**WORK TASK**
Would you reproduce each of the records below precisely, with the pictures left out?

**DATA UNDER STUDY**
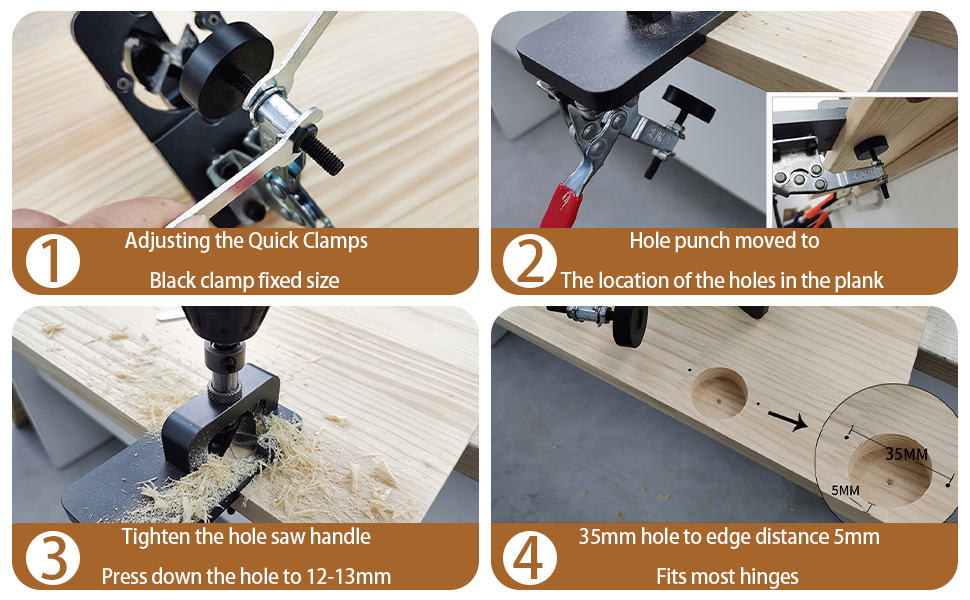 1
Adjusting the Quick Clamps
Black clamp fixed size

2
Hole punch moved to
The location of the holes in the plank

3
Tighten the hole saw handle
Press down the hole to 12-13mm

35MM
5MM

4
35mm hole to edge distance 5mm
Fits most hinges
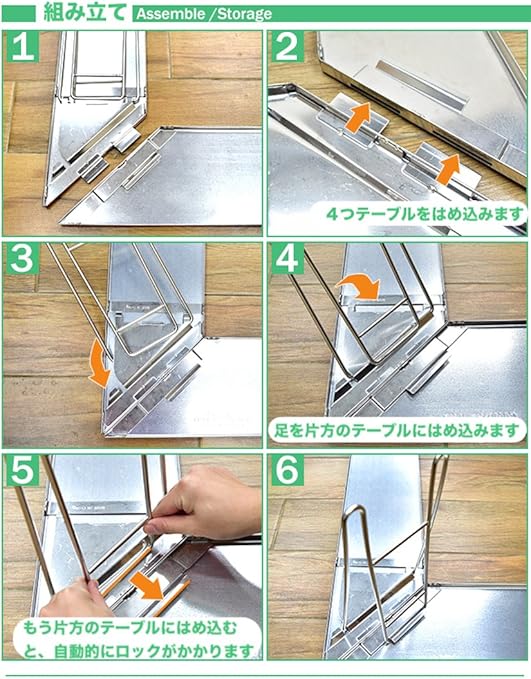 組み立て Assemble /Storage

1

2

4つテーブルをはめ込みます

3

4

足を片方のテーブルにはめ込みます

5

もう片方のテーブルにはめ込むと、自動的にロックがかかります

6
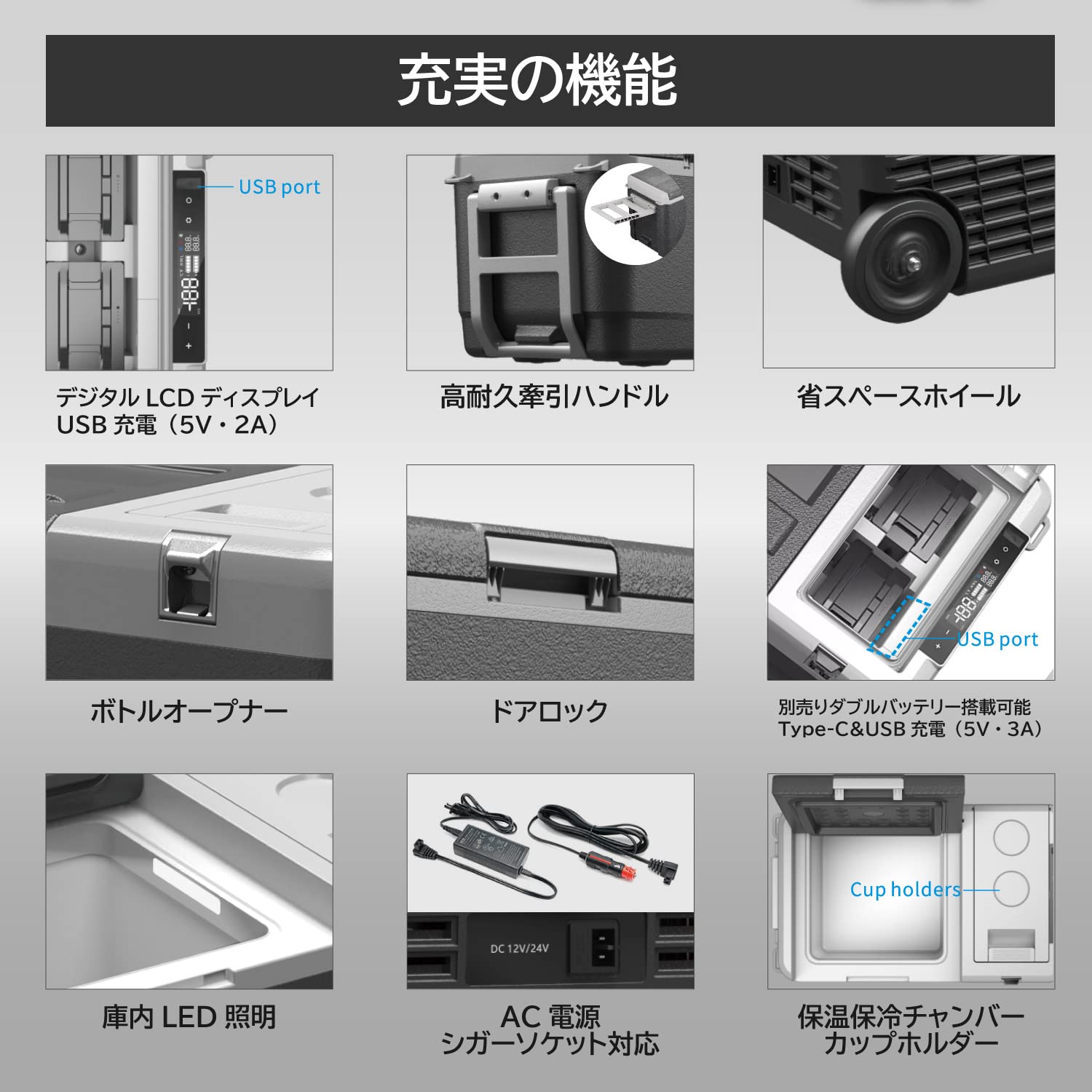 充実の機能

USB port

デジタル LCD ディスプレイ
USB 充電（5V・2A）

高耐久牽引ハンドル

省スペースホイール

ボトルオープナー

ドアロック

USB port

別売りダブルバッテリー搭載可能
Type-C&USB 充電（5V・3A）

庫内 LED 照明

DC 12V/24V

AC 電源
シガーソケット対応

Cup holders

保温保冷チャンバー
カップホルダー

**ANSWER TO THIS PROBLEM**
 1
Adjusting the Quick Clamps
Black clamp fixed size

2
Hole punch moved to
The location of the holes in the plank

3
Tighten the hole saw handle
Press down the hole to 12-13mm

35MM
5MM

4
35mm hole to edge distance 5mm
Fits most hinges
 組み立て Assemble /Storage

1

2

4つテーブルをはめ込みます

3

4

足を片方のテーブルにはめ込みます

5

もう片方のテーブルにはめ込むと、自動的にロックがかかります

6
 充実の機能

USB port

デジタル LCD ディスプレイ
USB 充電（5V・2A）

高耐久牽引ハンドル

省スペースホイール

ボトルオープナー

ドアロック

USB port

別売りダブルバッテリー搭載可能
Type-C&USB 充電（5V・3A）

庫内 LED 照明

DC 12V/24V

AC 電源
シガーソケット対応

Cup holders

保温保冷チャンバー
カップホルダー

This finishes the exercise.